Para rastrear la huella de Tánger en la literatura, Castillo se apoya en trabajos de referencia como los de José Luis González Hidalgo y Rocío Rojas-Marcos, elogiando también el estupendo libro de viajes de Eduardo Jordá, y acierta cuando celebra la gran novela de Ángel Vázquez, La vida perra de Juanita Narboni, un relato prodigioso que conserva incluso en el plano verbal la memoria de la vieja ciudad y de su importante comunidad judía, por encima de la famosa del neoyorquino Paul Bowles, Déjala que caiga, que como los testimonios de Capote, Burroughs y otros atrajo a muchos peregrinos en busca de exotismo, anonimato y un clima de tolerancia en el que nada impedía el disfrute de los placeres prohibidos. Ciertamente, el paraíso de la Generación Beat no reflejaba las condiciones de vida de los naturales de la ciudad, y por eso escritores como Mohamed Chukri o Juan Goytisolo arremetieron no sin razones contra una instrumentalización que ignoraba o incluso despreciaba a la población autóctona.
Castillo menciona muchos otros libros, como el olvidado Hotel Tánger de Tomás Salvador, pero describe también los escenarios escasamente monumentales de la ciudad y lugares ya míticos como el Teatro Cervantes o la librería Des Colonnes, relacionados en listas que dan fe de una diversidad de procedencias donde se cifraba acaso la mayor riqueza de la comunidad tangerina. Recuerda la aventura del diario España y se acoge a las obras en la que Pierre Le-Tan, amigo e ilustrador de Modiano, ha sugerido la irrealidad de los supervivientes. En el llamado barrio español, Bujachjach, los testimonios de un modesto art déco conviven con los edificios racionalistas o incluso las construcciones de vanguardia, emblemas de una avejentada modernidad que se contemplan hoy como los restos de un mundo desaparecido.

**DATOS PROPORCIONADOS**.
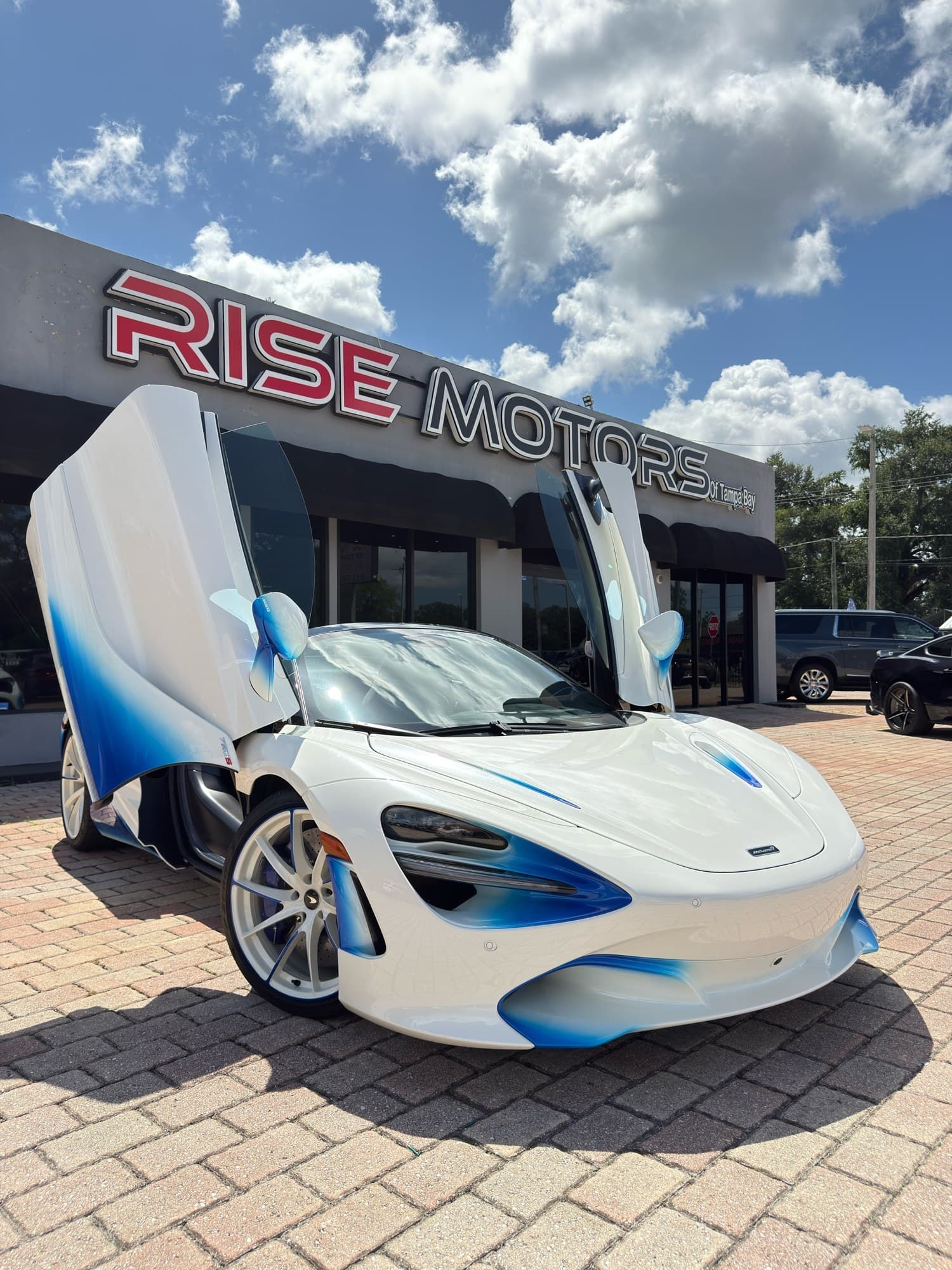 2021 McLaren 720S Spider in pearl white with a blue-fade finish, dihedral doors up — front three-quarter view, for sale from DDE Rentals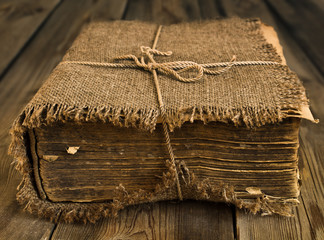 Old book wrapped in canvas - 60655008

**QUÉ SE PIDE**. En el fragmento sobre Tánger, ¿qué nombre recibe el llamado barrio español? El material proviene de una fuente distinta.

**RESPUESTA**. Bujachjach.